J. DE L.S.



22ND APRIL 1917 AGE 32


If, as I believe, yesterday's casualty was a gardener at Audleys Wood, today's was his employer's son. Both John Pardey and John Simonds are listed on the war memorial in St Leonard's Church, Cliddesden, Hampshire. Major Simonds heading the list of six men as befits his rank and social position rather than alphabetic order.
Simonds was a professional soldier. Educated at Winchester, where he had been the top scholar, he went from there to the Royal Military Academy, Woolwich, after which he joined the Royal Garrison Artillery. On the outbreak of war he was in India and arrived in France with an Indian Mountain Battery in December. When the Indians were relocated to warmer climes in 1915, Simonds took a staff appointment. In April 1917 he was in charge of a siege battery when he was killed by a shell.
All this information, and that on the house, Audleys Wood, comes from a website recently compiled by a member of the family. By chance, the website also provides the source of the inscription. As the initials indicate, the words were written by Simonds himself, not in a letter but in a poem.
After his death, his family privately published a collection of his poetry. This can be read on the above website where it has been uploaded as a flipping book. Most poems appear to have been written before the war, during his postings to Malta and the Far East. One was definitely written during the war: 'In Memoriam - W.H. Johnston VC, Killed in Action 7-vi-15'. The poem begins:

Very tall beside his grave the Flemish poplars grow,
Bearing the heart to Heaven, that rests in peace below,
The shrieking shell his requiem, the guns his funeral hymn,
A fitting harmony of death for us, whose eyes are dim.

There's an echo here of the opening lines of John McCrae's 'In Flanders Fields':

In Flanders Fields the poppies blow
Between the crosses row on row
That mark our dead, and in the sky
The larks still bravely singing fly
Scarce heard amid the guns below.

And also of some of the imagery in Owen's 'Anthem for Doomed Youth':

What passing-bells for these who die as cattle?
- Only the monstrous anger of the guns.
Only the stuttering rifles' rapid rattle
Can patter out their hasty orisons.
No mockeries now for them; no prayers or bells;
Nor any voice of mourning save the choirs, -
The shrill demented choirs of wailing shells;
And bugles calling for them from sad shires.

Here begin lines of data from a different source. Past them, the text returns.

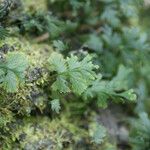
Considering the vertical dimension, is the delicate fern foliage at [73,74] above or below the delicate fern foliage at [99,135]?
above

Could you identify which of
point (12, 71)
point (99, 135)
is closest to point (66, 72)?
point (12, 71)

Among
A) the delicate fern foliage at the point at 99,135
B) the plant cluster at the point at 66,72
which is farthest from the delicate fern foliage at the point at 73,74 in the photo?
the delicate fern foliage at the point at 99,135

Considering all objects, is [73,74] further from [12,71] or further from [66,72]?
[12,71]

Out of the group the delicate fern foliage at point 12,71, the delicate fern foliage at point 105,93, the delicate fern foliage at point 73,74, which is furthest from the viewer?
the delicate fern foliage at point 105,93

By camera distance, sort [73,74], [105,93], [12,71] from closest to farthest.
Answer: [12,71]
[73,74]
[105,93]

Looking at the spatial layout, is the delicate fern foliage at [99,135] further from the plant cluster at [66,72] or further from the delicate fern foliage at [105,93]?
the delicate fern foliage at [105,93]

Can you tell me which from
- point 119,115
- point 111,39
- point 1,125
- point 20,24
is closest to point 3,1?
point 20,24

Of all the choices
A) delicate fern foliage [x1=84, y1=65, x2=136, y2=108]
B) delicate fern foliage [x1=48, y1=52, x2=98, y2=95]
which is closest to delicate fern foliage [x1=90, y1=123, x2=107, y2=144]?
delicate fern foliage [x1=84, y1=65, x2=136, y2=108]
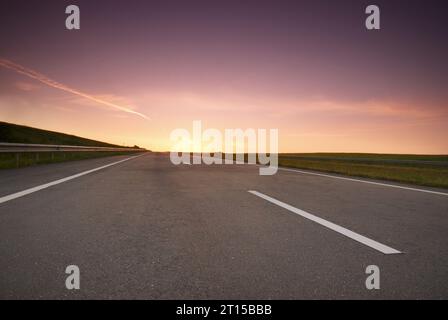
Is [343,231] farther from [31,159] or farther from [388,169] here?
[388,169]

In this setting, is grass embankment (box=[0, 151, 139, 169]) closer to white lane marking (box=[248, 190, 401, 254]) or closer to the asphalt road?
the asphalt road

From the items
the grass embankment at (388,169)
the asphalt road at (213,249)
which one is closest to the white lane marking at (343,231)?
the asphalt road at (213,249)

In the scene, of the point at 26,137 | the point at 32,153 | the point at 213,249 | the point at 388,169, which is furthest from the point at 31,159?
the point at 26,137

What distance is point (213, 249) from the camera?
10.8 ft

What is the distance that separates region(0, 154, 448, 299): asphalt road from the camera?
2.44 meters

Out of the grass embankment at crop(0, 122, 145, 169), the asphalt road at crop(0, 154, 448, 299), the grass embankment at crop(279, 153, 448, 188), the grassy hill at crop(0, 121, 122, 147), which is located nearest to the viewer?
the asphalt road at crop(0, 154, 448, 299)

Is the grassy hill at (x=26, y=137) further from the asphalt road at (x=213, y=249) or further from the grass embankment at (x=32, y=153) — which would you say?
the asphalt road at (x=213, y=249)

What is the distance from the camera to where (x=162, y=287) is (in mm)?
2443

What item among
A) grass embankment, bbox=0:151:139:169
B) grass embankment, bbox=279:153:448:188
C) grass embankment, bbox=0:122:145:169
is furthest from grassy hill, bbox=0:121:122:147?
grass embankment, bbox=279:153:448:188

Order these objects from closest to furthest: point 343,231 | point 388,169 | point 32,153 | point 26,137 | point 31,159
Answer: point 343,231 → point 31,159 → point 388,169 → point 32,153 → point 26,137

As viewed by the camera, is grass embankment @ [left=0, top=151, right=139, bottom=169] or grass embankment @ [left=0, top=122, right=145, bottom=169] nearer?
grass embankment @ [left=0, top=151, right=139, bottom=169]

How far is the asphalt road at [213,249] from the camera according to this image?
244 centimetres

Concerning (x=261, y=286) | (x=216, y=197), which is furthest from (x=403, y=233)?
(x=216, y=197)
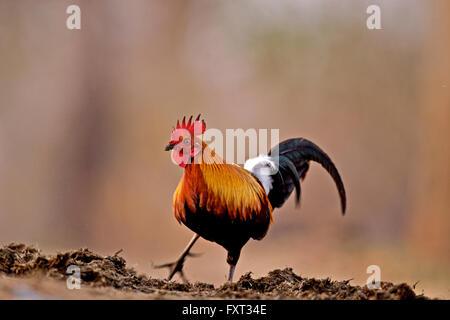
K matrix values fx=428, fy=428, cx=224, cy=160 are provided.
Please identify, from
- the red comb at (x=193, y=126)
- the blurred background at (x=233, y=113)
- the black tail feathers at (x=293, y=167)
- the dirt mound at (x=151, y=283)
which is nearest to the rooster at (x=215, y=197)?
the red comb at (x=193, y=126)

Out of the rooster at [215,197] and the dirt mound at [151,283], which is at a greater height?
the rooster at [215,197]

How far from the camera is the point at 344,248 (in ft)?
20.7

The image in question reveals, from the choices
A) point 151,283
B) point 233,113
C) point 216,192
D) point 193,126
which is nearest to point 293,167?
point 216,192

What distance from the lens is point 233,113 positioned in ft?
21.0

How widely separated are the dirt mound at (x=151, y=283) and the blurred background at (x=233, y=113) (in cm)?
340

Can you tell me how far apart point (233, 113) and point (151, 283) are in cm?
417

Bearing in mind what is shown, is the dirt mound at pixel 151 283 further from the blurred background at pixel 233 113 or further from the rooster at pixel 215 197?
the blurred background at pixel 233 113

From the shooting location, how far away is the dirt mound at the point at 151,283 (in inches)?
84.4

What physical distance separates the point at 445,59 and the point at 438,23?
0.51 meters

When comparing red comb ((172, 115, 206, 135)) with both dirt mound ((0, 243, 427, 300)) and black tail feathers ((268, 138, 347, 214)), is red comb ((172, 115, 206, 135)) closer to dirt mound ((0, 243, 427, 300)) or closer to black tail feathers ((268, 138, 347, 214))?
black tail feathers ((268, 138, 347, 214))

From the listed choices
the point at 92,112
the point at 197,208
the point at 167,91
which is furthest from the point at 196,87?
the point at 197,208

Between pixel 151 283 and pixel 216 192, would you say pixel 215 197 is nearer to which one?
pixel 216 192

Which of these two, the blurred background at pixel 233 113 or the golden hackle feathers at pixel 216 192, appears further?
the blurred background at pixel 233 113
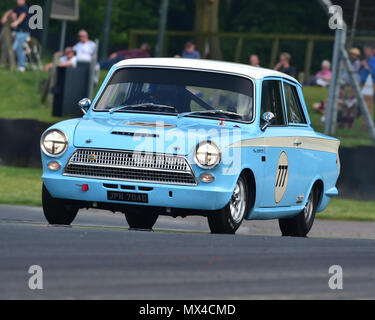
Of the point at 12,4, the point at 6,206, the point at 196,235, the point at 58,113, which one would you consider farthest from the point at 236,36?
the point at 12,4

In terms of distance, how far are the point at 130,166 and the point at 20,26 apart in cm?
2107

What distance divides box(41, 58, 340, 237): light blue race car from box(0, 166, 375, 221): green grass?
379 cm

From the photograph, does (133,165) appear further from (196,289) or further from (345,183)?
(345,183)

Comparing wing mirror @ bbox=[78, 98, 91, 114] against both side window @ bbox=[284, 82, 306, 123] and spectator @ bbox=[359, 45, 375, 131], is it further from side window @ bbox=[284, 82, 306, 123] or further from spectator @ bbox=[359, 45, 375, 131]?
spectator @ bbox=[359, 45, 375, 131]

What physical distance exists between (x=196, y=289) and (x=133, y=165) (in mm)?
3623

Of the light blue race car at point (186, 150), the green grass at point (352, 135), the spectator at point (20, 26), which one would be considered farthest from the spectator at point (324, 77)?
the light blue race car at point (186, 150)

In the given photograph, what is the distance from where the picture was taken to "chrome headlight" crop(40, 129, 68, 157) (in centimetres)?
1107

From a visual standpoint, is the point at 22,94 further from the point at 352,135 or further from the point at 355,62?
the point at 352,135

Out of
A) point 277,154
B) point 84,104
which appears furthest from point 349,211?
point 84,104

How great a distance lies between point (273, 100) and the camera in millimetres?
12797

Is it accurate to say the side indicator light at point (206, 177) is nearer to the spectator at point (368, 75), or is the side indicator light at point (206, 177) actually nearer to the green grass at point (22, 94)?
the spectator at point (368, 75)

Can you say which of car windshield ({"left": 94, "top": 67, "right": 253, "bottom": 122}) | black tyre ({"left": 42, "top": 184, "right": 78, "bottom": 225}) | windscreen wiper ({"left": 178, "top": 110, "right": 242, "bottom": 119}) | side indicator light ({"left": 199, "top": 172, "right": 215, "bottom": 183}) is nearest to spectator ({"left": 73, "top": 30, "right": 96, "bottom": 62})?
car windshield ({"left": 94, "top": 67, "right": 253, "bottom": 122})

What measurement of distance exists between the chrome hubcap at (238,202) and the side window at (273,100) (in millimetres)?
1324

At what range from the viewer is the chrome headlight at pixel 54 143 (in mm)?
11070
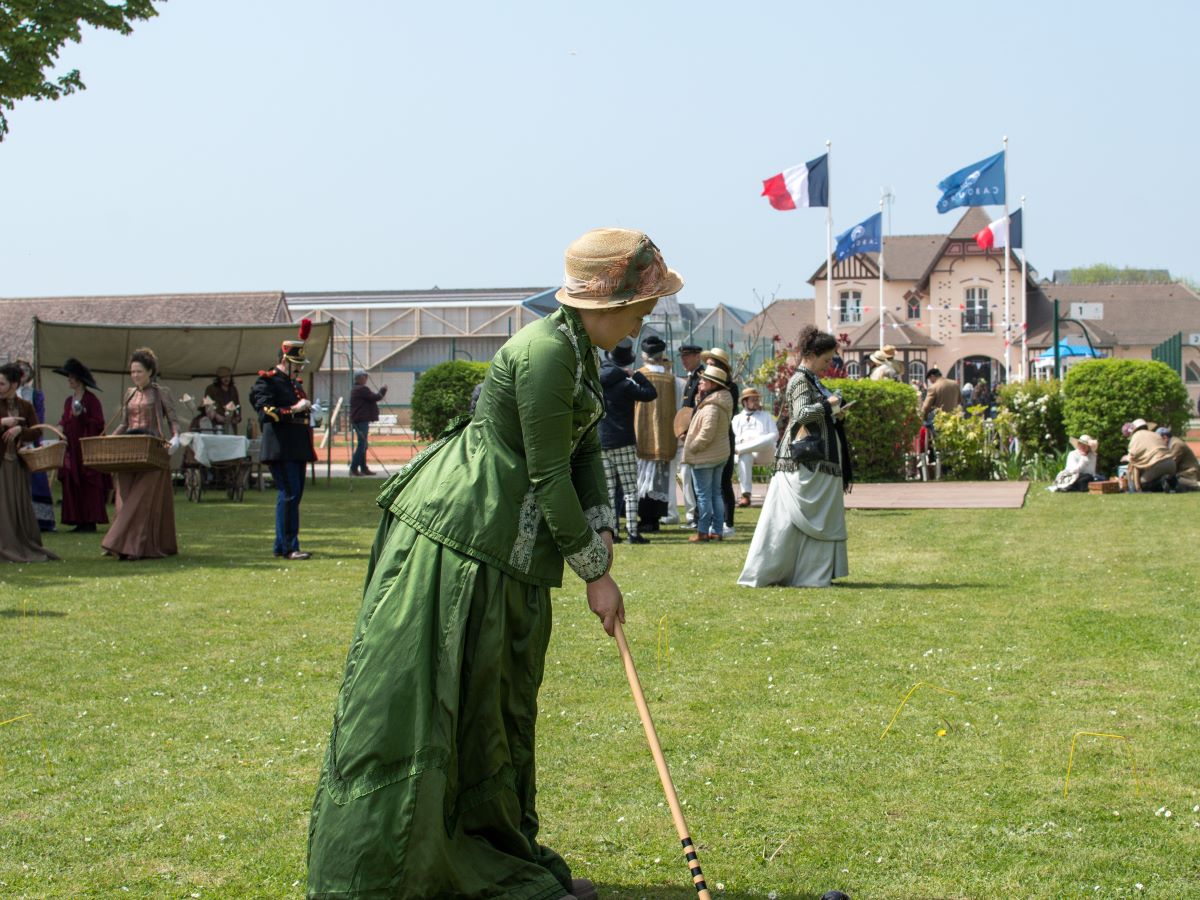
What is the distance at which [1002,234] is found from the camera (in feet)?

Simonds could have known McCrae's poem, which was published in December 1915. However, it was only in August 1917 that Owen showed Siegfried Sassoon his as yet unpublished poem and Simonds was already dead.

Simonds' own epitaph comes from another of his poems, which appears not to have been included in the collection but was printed on a separate sheet of paper. It has no title. The reference to the opening line of Rupert Brooke's 'The Soldier' is totally intentional. Brooke wrote:

If I should die, think only this of me;
That there's some corner of a foreign field
That is forever England ...

Simonds' poem opens:

If I should die, be very full of pride
That I have died for England ...

and continues (I have written out the whole poem here as it is not easy to find other than on the linked website):

... shed no tears
Because unhallowed ground enshrines my bones.
Think of me rather in some orchard plot
At peace with God, where some tall poplar tree
Uplifts my soul to Heaven - my weary soul
That looks for ever star-wards, nor avails.
For France is hallowed by your English dead
Where blaze the poppies like a scarlet wound,
Sprung from the blood of heroes: yesteryear
They led their little lives in shop and mart,
Thinking no evil and content to live
At peace with all around, but this year
The poppy springs above their grave: a wound
Which they have died to salve. Be very proud,
To number me among the deathless dead.
Along the trench the cornflower shimmers blue*
Like eyes bestarred with tears: so long ago
We wore its bloom in pride of victory,
Where called the deep Cathedral chimes to prayer.
Oh the grey walls and warm red-tiled roofs,
The Itchen's purling stream and velvet meads,
Where we have played together - never more
To lie beneath the trees and drink the sun.

* The cornflower is Winchester's flower because it was said to be the favourite flower of the founder, William of Wykeham.